*** Block opens ***
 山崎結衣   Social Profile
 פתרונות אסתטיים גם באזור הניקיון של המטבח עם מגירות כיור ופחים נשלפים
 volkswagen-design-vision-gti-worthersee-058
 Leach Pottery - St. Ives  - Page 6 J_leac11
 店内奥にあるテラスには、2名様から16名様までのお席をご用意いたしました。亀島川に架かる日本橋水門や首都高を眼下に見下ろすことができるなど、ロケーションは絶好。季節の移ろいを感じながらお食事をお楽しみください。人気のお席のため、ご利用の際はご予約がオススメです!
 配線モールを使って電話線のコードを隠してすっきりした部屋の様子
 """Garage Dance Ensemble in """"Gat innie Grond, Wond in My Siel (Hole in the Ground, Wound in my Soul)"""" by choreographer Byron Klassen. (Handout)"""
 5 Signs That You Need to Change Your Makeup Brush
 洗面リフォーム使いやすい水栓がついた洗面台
*** Block closes ***
*** Block opens ***
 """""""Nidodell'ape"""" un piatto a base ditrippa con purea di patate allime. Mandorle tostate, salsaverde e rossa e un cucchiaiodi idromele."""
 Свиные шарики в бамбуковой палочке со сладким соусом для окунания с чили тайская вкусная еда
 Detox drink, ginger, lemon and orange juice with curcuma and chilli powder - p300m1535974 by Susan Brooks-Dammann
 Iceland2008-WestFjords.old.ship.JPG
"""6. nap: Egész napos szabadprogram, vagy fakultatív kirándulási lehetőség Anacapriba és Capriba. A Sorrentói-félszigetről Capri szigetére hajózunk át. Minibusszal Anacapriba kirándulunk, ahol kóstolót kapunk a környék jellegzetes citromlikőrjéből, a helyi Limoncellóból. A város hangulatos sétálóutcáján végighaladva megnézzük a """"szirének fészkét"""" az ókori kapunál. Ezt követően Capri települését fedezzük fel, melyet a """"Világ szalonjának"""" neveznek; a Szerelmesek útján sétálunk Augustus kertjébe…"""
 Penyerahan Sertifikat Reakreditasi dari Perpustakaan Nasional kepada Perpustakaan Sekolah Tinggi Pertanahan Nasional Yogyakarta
*** Block closes ***
*** Block opens ***
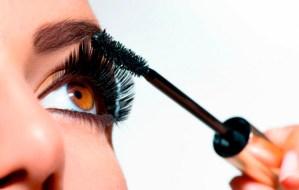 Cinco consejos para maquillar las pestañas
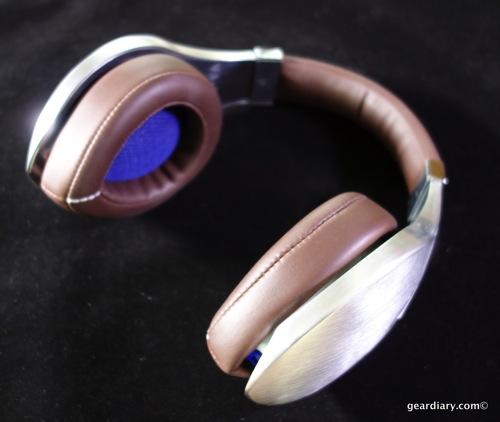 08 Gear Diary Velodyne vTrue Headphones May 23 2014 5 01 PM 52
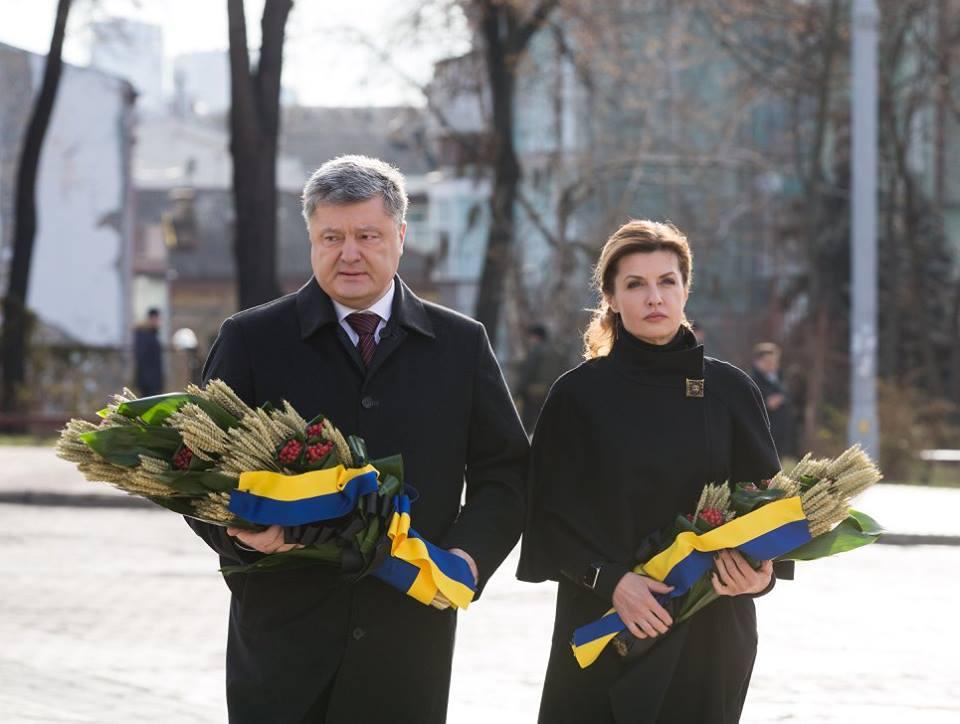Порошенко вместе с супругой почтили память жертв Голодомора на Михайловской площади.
*** Block closes ***
→ Work to be completed
In the listing above, find the line with "nap: Egész napos" and the line with "Penyerahan Sertifikat Reakreditasi"; output exactly those lines and all lines between them.

→ Your solution
"""6. nap: Egész napos szabadprogram, vagy fakultatív kirándulási lehetőség Anacapriba és Capriba. A Sorrentói-félszigetről Capri szigetére hajózunk át. Minibusszal Anacapriba kirándulunk, ahol kóstolót kapunk a környék jellegzetes citromlikőrjéből, a helyi Limoncellóból. A város hangulatos sétálóutcáján végighaladva megnézzük a """"szirének fészkét"""" az ókori kapunál. Ezt követően Capri települését fedezzük fel, melyet a """"Világ szalonjának"""" neveznek; a Szerelmesek útján sétálunk Augustus kertjébe…"""
 Penyerahan Sertifikat Reakreditasi dari Perpustakaan Nasional kepada Perpustakaan Sekolah Tinggi Pertanahan Nasional Yogyakarta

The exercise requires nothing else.